Colette Marshall, chief executive of Diabetes UK, said the research “paints a stark picture”.

“These complications cause untold hardship to many thousands of people and are, in most cases, preventable with the right care,” she added

“Getting care right for people with diabetes can save limbs, sight and lives. But despite some progress, too many people are still missing out and too many are developing diabetes complications.

“Shifting the dial from crisis to preventative care would help to reduce the harm from diabetes, allowing people with the condition to live well while, ultimately, reducing the cost to the health service.”

Last year academics said diabetes cases are likely to “grow aggressively” in every country and among every age group.

A paper published in the Lancet Diabetes and Endocrinology journal said that by 2050, some 1.3 billion people will have diabetes, more than double the 529 million cases in 2021.

Earlier this month, NHS England chief executive Amanda Pritchard said that the number of people under 40 at risk of developing type 2 diabetes rose by a quarter last year.

The latest National Diabetes Audit found 3.6 million patients registered with a GP were found to have pre-diabetes – when blood sugar is above normal range, but not high enough to be diagnosed with the condition – in 2023.

This is an increase of 549,000, or 18%, on the previous 12 months.

The figure increased by almost a quarter in those under the age of 40, from 173,166 in 2022 to 216,440 last year.

Nick Hex, associate director for the NHS and public sector at the York Health Economics Consortium, said: “Diabetes is a debilitating and serious condition that affects people on a daily basis on many different levels.

“It remains very costly to the NHS, and the majority of those costs are still spent on potentially preventable complications.

“Increased investment in new medicines and technologies that help people better manage their condition contribute to some of the high ongoing costs, but the rise in type 2 diabetes in under 40s is a particular concern and there needs to be continued focus on prevention strategies.”

Kim Steer, 56, from Yeovil, Somerset, was diagnosed with type 1 diabetes when she was 19.

She has diabetic retinopathy, an eye disease that develops if your blood glucose levels and blood pressure are consistently high.

Ms Steer, who is a teacher, said: “Because of my diabetes, I have lost some of my sight.
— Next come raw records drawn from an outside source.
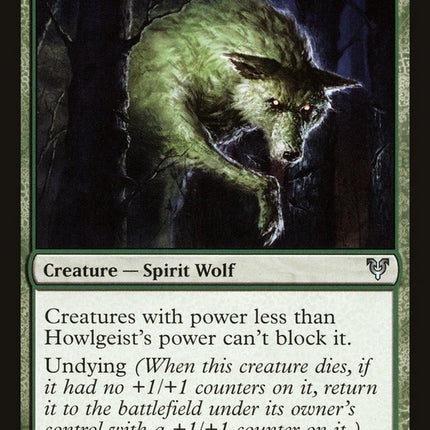 Howlgeist [Avacyn Restored]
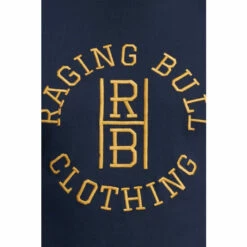 Raging Bull Embroidered RB Sticks T-shirt For Male -Miss KG Discount Store unnamed file 789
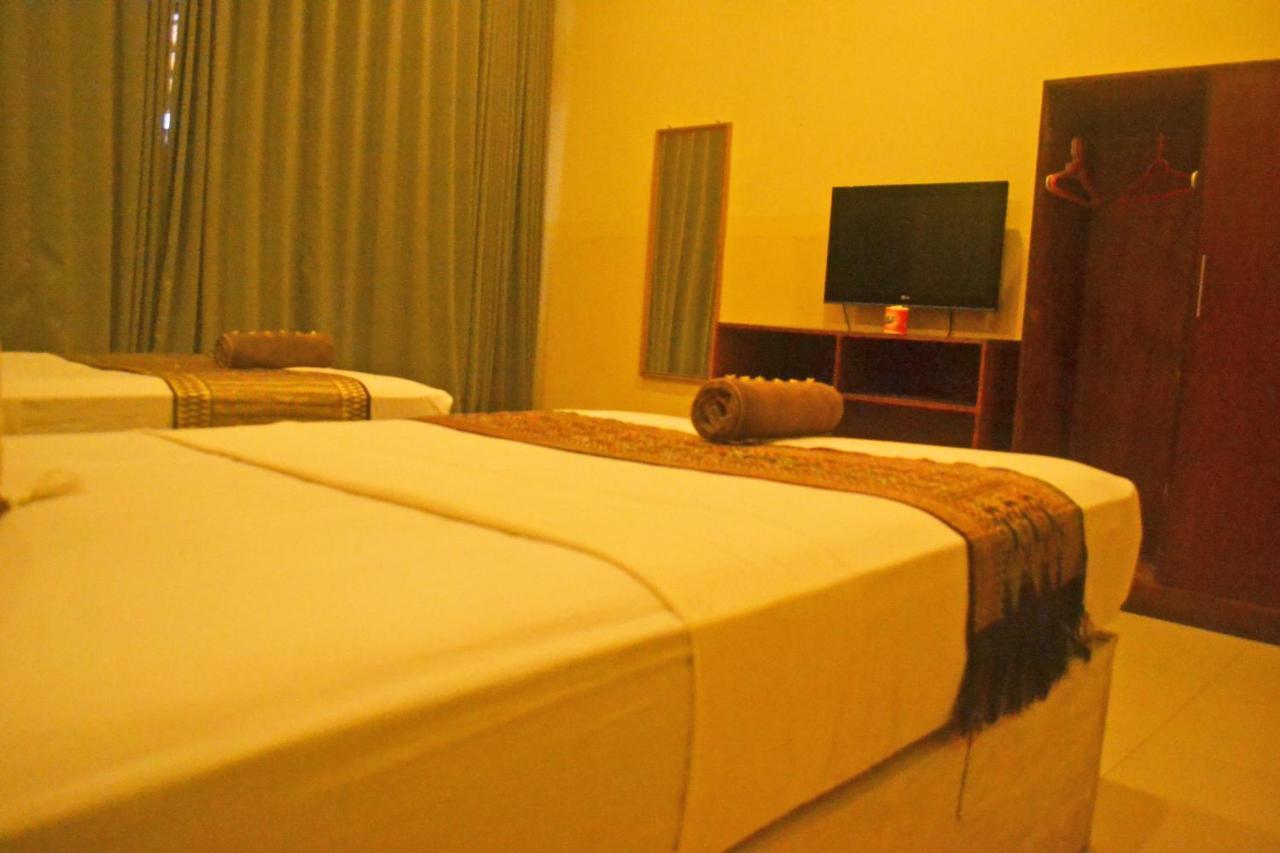 Wisma Bunda 2 Hotel Gili Trawangan Luaran gambar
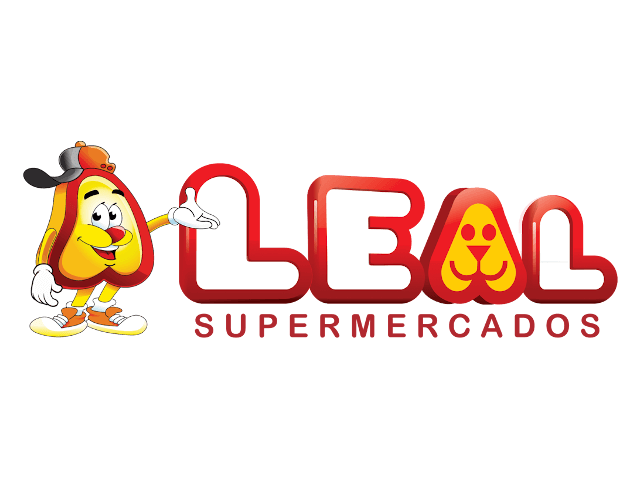 LOGO SUPERMERCADO LEAL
These complications came as a big shock and I have had to make some big adjustments, as I need to be able to continue with my teaching.

“I was being told that if I don’t keep my blood sugar levels to my targets, this would affect my vision and I’d lose more sight. But for a while I wasn’t getting the support I needed to help me do that.”

Ms Steer has since been provided with a continuous glucose monitor by the NHS to help manage the condition.

She described it as “such a turnaround”, adding: “My eyes have stabilised and I’m no longer being seen at the hospital every couple of months.”

An NHS spokesperson said: “More than 1.6 million people in England have benefited from the NHS’ Diabetes Prevention programme, while our world-leading Path to Remission programme, which includes soups and shakes diet replacements, is helping thousands of people with diabetes to improve their health.

“The NHS is also offering people under 40 with early onset type 2 diabetes targeted interventions such as weight management support, managing blood sugar level, and support with unmet psychological or social needs – so if you are concerned about your health, you can easily check your risk through the Diabetes UK ‘Know Your Risk’ tool and come forward for support.”